Under the program, the immigrants must have an eligible sponsor and pass a vetting process to come to the U.S. for up to two years and receive work authorization, officials of President Joe Biden’s administration said in a briefing Thursday morning.
The measure is similar to an earlier smaller initiative announced in mid-October for Venezuelans. Administration officials emphasized the result was a decrease in migration from that country.
The measures come as unlawful migration continues to swell at record levels at the southwest border.
“Economic and political instability is fueling some of the highest levels of migration we’ve seen since World War II, and that includes within the Western Hemisphere,” said a senior administration official, who spoke to reporters under the condition he not be named.
Biden is expected to make further announcement on border security later Thursday.
“Encounters at our southwest border have reached levels that we’ve not seen in decades, driven in large part by an unprecedented exodus of migrants from Cuba, Nicaragua and Venezuela,” the administration official said.
In fiscal year 2022, the U.S. Border Patrol recorded 2.2 million arrests, a record number.

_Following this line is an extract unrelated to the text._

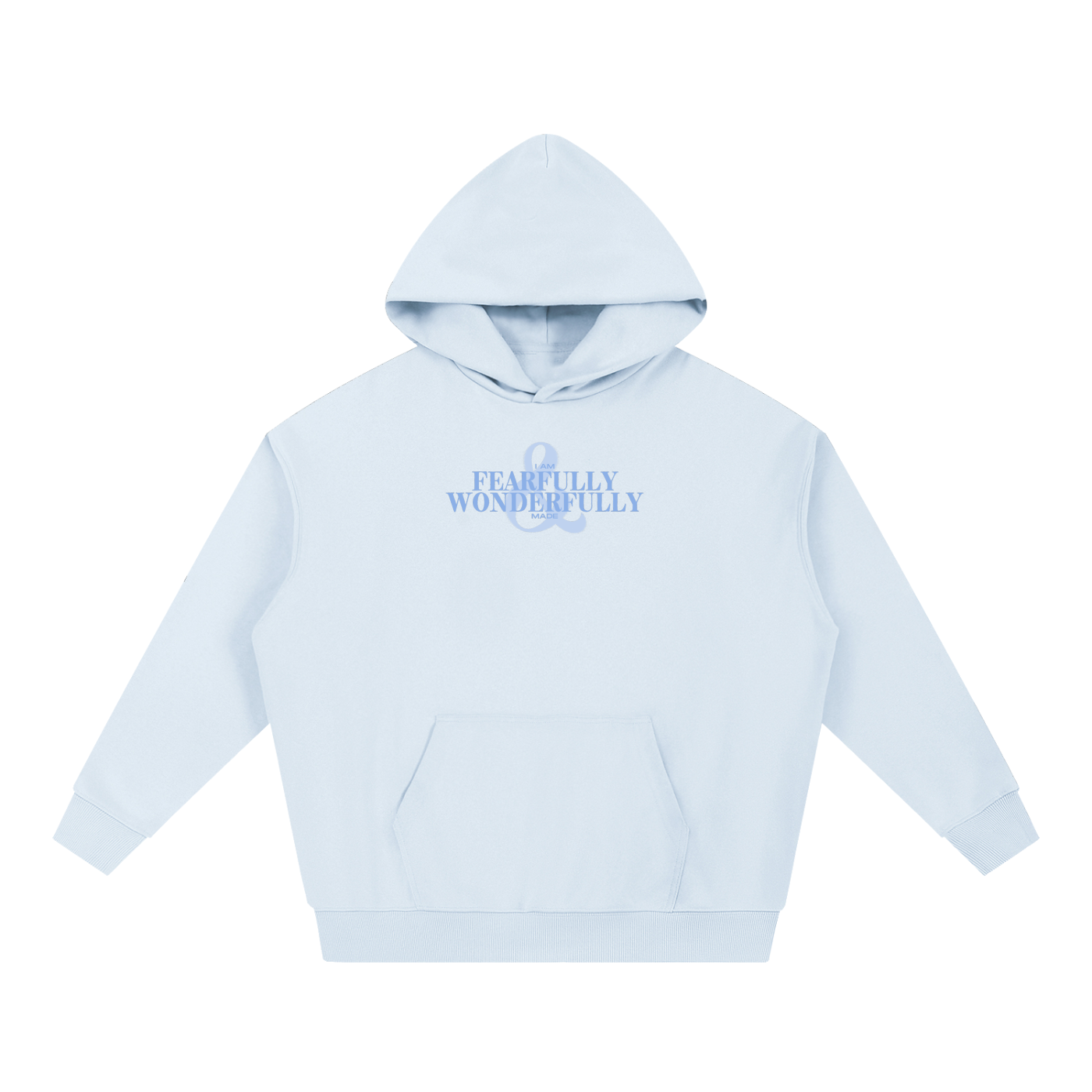 FEARFULLY & WONDERFULLY MADE HOODIE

In December, immigration authorities encountered about 7,000 to 9,000 individuals daily.
That indicates that migration didn’t slow down from monthly levels that have recently hovered around 205,000 monthly for the Border Patrol at the southwest border.

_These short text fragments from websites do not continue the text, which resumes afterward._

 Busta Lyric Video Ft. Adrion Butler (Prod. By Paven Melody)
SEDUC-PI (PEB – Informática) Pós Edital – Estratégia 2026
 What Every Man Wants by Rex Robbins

The El Paso area is now the busiest region for immigration authorities. Administration officials said they would expand resources to border cities and counties but they gave no funding specifics.

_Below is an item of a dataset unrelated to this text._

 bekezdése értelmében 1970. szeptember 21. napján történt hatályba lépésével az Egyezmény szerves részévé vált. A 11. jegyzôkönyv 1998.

The measures also include tougher enforcement of expedited removal at the border for those who “do not have a legal basis to remain” and can’t be expelled quickly under the controversial pandemic-era measure known as Title 42. The lifting of Title 42 is under litigation and now before the U.S. Supreme Court.
Expedited removal comes with stiff legal consequences for repeat tries, including five-year bans to entry. It can lead to eventual criminal prosecution, as well. Title 42 has none of those harsh penalties.
The latest measures come as immigrant advocates call for the return of asylum processing at the border, under U.S. and international law for those who face certain types of persecution.